PREGUNTAS DE ESTUDIO:
1 – En el párrafo del texto sobre Unamuno que empieza con «A finales del pasado septiembre», ¿qué preguntas formula el autor? Enuméralas todas.
2 – ¿Puedes reproducir literalmente el fragmento del texto sobre Unamuno que comienza con las palabras "Sobre la T en" y termina con "de sus crímenes."?

FRAGMENTO CITADO:
----

Unamuno, dibujante de cómic

Cuando estudiaba 2º de BUP, tuvimos un profesor de literatura española del que guardo muy grato recuerdo. Se llamaba Biel Juan Galmés. De las varias iniciativas acertadas que tuvo, me parece especialmente ambiciosa la de leernos, de cabo a rabo, sentado en su mesa y a lo largo de varios días, la novela Abel Sánchez de Unamuno. Gracias a esa experiencia, que me resultó fascinante, me he animado a menudo a leerles a mis alumnos durante muchos minutos textos que he creído hipnóticos. Abel Sánchez, la historia de un hombre enamorado de la novia de su hermano, lo fue para mí.

Portada de la primera edición del libro.

A finales del pasado septiembre visité la casa museo de Unamuno en Salamanca, en el Rectorado de la universidad. Allí en una vitrina se hallaba el dibujo de la foto que encabeza este escrito. La palabra φθόνος (fzonos), celos, envidia, manuscrita de Unamuno, bajo un dibujo de estilo sorprendentemente contemporáneo, una cabeza de un personaje como de cómic, con expresión herida y una melena que no acabamos de casar con 1917, año de la publicación. Es sabido que a Unamuno no se le daba nada mal la pintura ni el dibujo, y debió de querer ilustrar de su mano la portada de su novela (vemos una versión a color con las dos manos apretándose las sienes; en el borrador del dibujo está escrito «poner las manos»). El hombre con las manos manchadas de sangre puede ser el celoso que acaba en asesino. Siento el destripe, pero lo mejor de la obra, que yo recuerde, es la maestría al retratar el envenenamiento de un alma envidiosa. ¿Qué hace esa T en su frente? ¿Qué signos son esos de la esquina superior derecha? ¿De qué lengua son? Vemos la firma del autor en la inferior, el anagrama de la U dentro de la M.

Sobre la T en la frente: esta letra, latina o griega, pues coinciden, tiene el valor de la omega, es decir, el final, que es Dios (aparte de que su figura se asemeja a una cruz). ¿Y eso? Porque la «t» del hebreo, llamada «tav», es la última letra de su alfabeto. En el Libro de Ezequiel encontramos: “Recorre toda la ciudad de Jerusalén y marca con una T la frente de los hombres que gimen y se lamentan por todas las abominaciones que se cometen en medio de ella” (Ez 9,4). Interesante que el hombre abominable ostente la T que debe protegerlo de sus crímenes.

En griego clásico la envidia también es ζῆλος (dselos), etimología de nuestra palabra celos. En la inglesa jealousy, la fonética de esa «j» imita con más fidelidad el sonido de la «ζ», dseta. El ζῆλος puede significar ambición, competitividad, es decir, ¿quizá envida de la sana?, y por eso el verbo griego con esta raíz también puede entenderse por emular.

----

Entradas de datos almacenadas:
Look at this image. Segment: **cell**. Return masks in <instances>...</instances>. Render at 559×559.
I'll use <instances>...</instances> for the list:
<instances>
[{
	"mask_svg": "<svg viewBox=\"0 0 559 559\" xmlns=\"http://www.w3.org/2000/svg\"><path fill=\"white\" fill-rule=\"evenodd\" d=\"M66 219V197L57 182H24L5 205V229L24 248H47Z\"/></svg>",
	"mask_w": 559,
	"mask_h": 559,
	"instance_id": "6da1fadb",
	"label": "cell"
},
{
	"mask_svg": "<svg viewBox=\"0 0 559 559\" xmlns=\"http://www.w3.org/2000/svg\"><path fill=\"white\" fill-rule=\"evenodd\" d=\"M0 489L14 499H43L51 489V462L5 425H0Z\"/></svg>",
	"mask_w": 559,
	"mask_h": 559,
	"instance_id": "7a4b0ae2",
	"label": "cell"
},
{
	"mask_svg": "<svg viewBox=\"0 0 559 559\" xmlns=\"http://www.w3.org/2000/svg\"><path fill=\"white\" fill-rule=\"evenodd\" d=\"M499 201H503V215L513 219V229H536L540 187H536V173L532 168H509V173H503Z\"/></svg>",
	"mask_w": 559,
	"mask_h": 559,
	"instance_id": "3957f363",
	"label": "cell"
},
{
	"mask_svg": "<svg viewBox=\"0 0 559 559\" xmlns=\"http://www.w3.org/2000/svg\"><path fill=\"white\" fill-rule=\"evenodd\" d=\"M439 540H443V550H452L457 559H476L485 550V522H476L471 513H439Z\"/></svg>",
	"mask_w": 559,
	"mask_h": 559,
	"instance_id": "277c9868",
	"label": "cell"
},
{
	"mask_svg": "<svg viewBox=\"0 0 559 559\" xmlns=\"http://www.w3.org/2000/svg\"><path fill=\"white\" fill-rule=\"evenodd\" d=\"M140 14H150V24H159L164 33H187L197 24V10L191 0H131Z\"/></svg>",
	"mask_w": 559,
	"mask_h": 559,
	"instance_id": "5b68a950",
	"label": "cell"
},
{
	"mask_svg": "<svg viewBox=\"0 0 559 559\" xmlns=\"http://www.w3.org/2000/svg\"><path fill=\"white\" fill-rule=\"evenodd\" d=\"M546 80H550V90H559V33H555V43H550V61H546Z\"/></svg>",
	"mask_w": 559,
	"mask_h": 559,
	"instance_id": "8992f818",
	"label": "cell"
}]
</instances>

----

RESPUESTAS:
1 –
- ¿Qué hace esa T en su frente?
- ¿Qué signos son esos de la esquina superior derecha?
- ¿De qué lengua son?

2 –
Sobre la T en la frente: esta letra, latina o griega, pues coinciden, tiene el valor de la omega, es decir, el final, que es Dios (aparte de que su figura se asemeja a una cruz). ¿Y eso? Porque la «t» del hebreo, llamada «tav», es la última letra de su alfabeto. En el Libro de Ezequiel encontramos: “Recorre toda la ciudad de Jerusalén y marca con una T la frente de los hombres que gimen y se lamentan por todas las abominaciones que se cometen en medio de ella” (Ez 9,4). Interesante que el hombre abominable ostente la T que debe protegerlo de sus crímenes.